At a press conference to discuss the findings Sulkowski said the latest data, taken together, are "really very encouraging," suggesting that triple therapy with an HCV protease inhibitor may be an important option for coinfected patients.

The similarity in rates of HIV breakthrough in the boceprevir and placebo arms raises a question about the clinical significance of the recently announced drug-drug interaction findings. But in a press release describing the SVR12 findings, Merck said it "does not recommend the co-administration of [boceprevir] and ritonavir-boosted HIV protease inhibitors."

[Mark Sulkowski discusses the implications of boceprevir-antiretroviral drug interactions at CROI press conference, Seattle, March 6, 2012]

3/7/12

References

D Dieterich, V Soriano, K Sherman, et al. Telaprevir in Combination with Pegylated Interferon-alfa-2a + Ribavirin in HCV/HIV-coinfected Patients: A 24-Week Treatment Interim Analysis. 19th Conference on Retroviruses and Opportunistic Infections (CROI 2012). Seattle, WA. March 5-8, 2012. Abstract 46.

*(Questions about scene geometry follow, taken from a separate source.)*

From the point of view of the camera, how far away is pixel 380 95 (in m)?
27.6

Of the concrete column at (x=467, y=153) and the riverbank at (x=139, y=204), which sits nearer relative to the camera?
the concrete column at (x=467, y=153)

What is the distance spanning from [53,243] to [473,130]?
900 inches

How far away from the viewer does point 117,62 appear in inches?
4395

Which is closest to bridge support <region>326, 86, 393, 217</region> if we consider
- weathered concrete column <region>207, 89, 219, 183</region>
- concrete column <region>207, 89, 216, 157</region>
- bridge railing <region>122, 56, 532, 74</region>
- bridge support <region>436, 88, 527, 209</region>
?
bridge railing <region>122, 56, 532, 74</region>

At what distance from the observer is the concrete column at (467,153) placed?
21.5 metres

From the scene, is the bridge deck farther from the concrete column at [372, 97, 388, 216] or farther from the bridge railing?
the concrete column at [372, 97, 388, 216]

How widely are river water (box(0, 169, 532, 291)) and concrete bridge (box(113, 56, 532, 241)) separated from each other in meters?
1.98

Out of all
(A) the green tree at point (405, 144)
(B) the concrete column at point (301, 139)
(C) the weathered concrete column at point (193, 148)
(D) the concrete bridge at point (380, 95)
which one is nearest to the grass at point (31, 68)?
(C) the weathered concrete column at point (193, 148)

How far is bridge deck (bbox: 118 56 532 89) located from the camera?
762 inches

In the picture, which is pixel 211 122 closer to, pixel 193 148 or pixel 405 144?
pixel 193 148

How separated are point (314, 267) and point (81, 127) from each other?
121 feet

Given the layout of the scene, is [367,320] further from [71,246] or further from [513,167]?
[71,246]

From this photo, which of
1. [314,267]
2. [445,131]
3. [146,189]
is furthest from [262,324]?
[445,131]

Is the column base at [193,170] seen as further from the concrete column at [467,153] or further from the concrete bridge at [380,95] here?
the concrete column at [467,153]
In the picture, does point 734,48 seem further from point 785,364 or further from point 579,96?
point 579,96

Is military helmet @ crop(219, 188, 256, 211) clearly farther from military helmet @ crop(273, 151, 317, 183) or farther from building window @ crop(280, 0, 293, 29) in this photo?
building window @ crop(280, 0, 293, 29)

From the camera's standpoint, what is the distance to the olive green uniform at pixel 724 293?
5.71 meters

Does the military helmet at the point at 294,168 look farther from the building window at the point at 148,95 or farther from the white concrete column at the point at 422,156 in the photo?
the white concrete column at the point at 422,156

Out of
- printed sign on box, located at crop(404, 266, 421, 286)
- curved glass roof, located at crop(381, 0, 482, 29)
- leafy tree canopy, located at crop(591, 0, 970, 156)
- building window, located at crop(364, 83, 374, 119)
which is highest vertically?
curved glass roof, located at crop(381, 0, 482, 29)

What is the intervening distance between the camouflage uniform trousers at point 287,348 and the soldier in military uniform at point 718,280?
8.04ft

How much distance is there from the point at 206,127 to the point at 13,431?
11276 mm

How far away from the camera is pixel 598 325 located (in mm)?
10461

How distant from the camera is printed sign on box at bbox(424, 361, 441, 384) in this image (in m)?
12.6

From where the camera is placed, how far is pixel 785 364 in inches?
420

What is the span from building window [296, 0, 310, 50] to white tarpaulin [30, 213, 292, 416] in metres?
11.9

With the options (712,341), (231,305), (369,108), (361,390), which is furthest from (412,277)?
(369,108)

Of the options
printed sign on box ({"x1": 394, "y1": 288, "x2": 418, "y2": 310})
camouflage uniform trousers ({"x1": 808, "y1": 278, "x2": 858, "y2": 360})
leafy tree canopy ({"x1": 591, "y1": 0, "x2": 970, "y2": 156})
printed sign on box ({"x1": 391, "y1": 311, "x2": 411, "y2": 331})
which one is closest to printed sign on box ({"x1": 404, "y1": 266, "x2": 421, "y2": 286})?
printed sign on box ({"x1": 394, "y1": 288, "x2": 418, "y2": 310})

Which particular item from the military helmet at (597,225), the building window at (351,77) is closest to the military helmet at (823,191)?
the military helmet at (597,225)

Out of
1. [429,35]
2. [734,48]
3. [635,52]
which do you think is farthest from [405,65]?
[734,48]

M Sulkowski, S Pol, C Cooper, et al. Boceprevir + Pegylated Interferon + Ribavirin for the Treatment of HCV/HIV-coinfected Patients: End of Treatment (Week 48) Interim Results. 19th Conference on Retroviruses and Opportunistic Infections (CROI 2012). Seattle, WA. March 5-8, 2012. Abstract 47.

Other Sources

Vertex Pharmaceuticals. Data from Phase 2 Study of an Incivek Combination Regimen Showed 74% of People Co-Infected with Hepatitis C and HIV Had Undetectable Hepatitis C Virus 12 Weeks After Treatment Ended (SVR12). Press release. March 6, 2012.

Merck. Results from Investigational Studies with Victrelis (boceprevir) Presented at the Conference on Retroviruses and Opportunistic Infections to Understand Potential Use in Patients Coinfected with Chronic Hepatitis C and HIV-1. Press release. March 6, 2012.